TASK PROMPT:
Please return all of the entries below exactly as they are written.

RECORDS TO USE:
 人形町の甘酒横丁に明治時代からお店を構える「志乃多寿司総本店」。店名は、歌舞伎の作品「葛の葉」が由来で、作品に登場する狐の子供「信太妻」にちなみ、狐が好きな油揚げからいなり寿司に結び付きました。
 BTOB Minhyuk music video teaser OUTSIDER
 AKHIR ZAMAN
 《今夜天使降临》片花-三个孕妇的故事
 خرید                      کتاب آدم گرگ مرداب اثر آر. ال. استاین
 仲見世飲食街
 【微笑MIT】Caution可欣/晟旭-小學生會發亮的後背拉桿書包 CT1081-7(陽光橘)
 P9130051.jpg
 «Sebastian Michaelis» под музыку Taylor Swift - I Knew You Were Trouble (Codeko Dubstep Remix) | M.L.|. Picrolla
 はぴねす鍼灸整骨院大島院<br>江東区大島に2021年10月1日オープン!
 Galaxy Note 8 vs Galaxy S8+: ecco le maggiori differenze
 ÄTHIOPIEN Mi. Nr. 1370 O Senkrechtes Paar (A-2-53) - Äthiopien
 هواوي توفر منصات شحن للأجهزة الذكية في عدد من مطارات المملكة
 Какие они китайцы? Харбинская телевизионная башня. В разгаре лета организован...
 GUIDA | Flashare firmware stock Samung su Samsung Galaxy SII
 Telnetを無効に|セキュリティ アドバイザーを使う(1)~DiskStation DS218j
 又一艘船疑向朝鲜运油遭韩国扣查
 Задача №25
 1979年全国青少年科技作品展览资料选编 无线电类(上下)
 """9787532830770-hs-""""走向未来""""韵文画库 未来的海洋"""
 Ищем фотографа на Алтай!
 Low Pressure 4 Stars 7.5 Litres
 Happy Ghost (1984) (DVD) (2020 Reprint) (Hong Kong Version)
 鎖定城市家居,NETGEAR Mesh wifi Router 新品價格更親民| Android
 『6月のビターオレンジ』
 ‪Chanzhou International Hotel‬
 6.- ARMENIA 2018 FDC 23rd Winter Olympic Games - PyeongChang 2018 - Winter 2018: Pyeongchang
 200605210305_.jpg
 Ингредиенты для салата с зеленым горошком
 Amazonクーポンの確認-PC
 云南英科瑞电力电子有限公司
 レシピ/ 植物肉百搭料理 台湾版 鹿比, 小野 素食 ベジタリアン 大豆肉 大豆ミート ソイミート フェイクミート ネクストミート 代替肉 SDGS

SOLUTION:
 人形町の甘酒横丁に明治時代からお店を構える「志乃多寿司総本店」。店名は、歌舞伎の作品「葛の葉」が由来で、作品に登場する狐の子供「信太妻」にちなみ、狐が好きな油揚げからいなり寿司に結び付きました。
 BTOB Minhyuk music video teaser OUTSIDER
 AKHIR ZAMAN
 《今夜天使降临》片花-三个孕妇的故事
 خرید                      کتاب آدم گرگ مرداب اثر آر. ال. استاین
 仲見世飲食街
 【微笑MIT】Caution可欣/晟旭-小學生會發亮的後背拉桿書包 CT1081-7(陽光橘)
 P9130051.jpg
 «Sebastian Michaelis» под музыку Taylor Swift - I Knew You Were Trouble (Codeko Dubstep Remix) | M.L.|. Picrolla
 はぴねす鍼灸整骨院大島院<br>江東区大島に2021年10月1日オープン!
 Galaxy Note 8 vs Galaxy S8+: ecco le maggiori differenze
 ÄTHIOPIEN Mi. Nr. 1370 O Senkrechtes Paar (A-2-53) - Äthiopien
 هواوي توفر منصات شحن للأجهزة الذكية في عدد من مطارات المملكة
 Какие они китайцы? Харбинская телевизионная башня. В разгаре лета организован...
 GUIDA | Flashare firmware stock Samung su Samsung Galaxy SII
 Telnetを無効に|セキュリティ アドバイザーを使う(1)~DiskStation DS218j
 又一艘船疑向朝鲜运油遭韩国扣查
 Задача №25
 1979年全国青少年科技作品展览资料选编 无线电类(上下)
 """9787532830770-hs-""""走向未来""""韵文画库 未来的海洋"""
 Ищем фотографа на Алтай!
 Low Pressure 4 Stars 7.5 Litres
 Happy Ghost (1984) (DVD) (2020 Reprint) (Hong Kong Version)
 鎖定城市家居,NETGEAR Mesh wifi Router 新品價格更親民| Android
 『6月のビターオレンジ』
 ‪Chanzhou International Hotel‬
 6.- ARMENIA 2018 FDC 23rd Winter Olympic Games - PyeongChang 2018 - Winter 2018: Pyeongchang
 200605210305_.jpg
 Ингредиенты для салата с зеленым горошком
 Amazonクーポンの確認-PC
 云南英科瑞电力电子有限公司
 レシピ/ 植物肉百搭料理 台湾版 鹿比, 小野 素食 ベジタリアン 大豆肉 大豆ミート ソイミート フェイクミート ネクストミート 代替肉 SDGS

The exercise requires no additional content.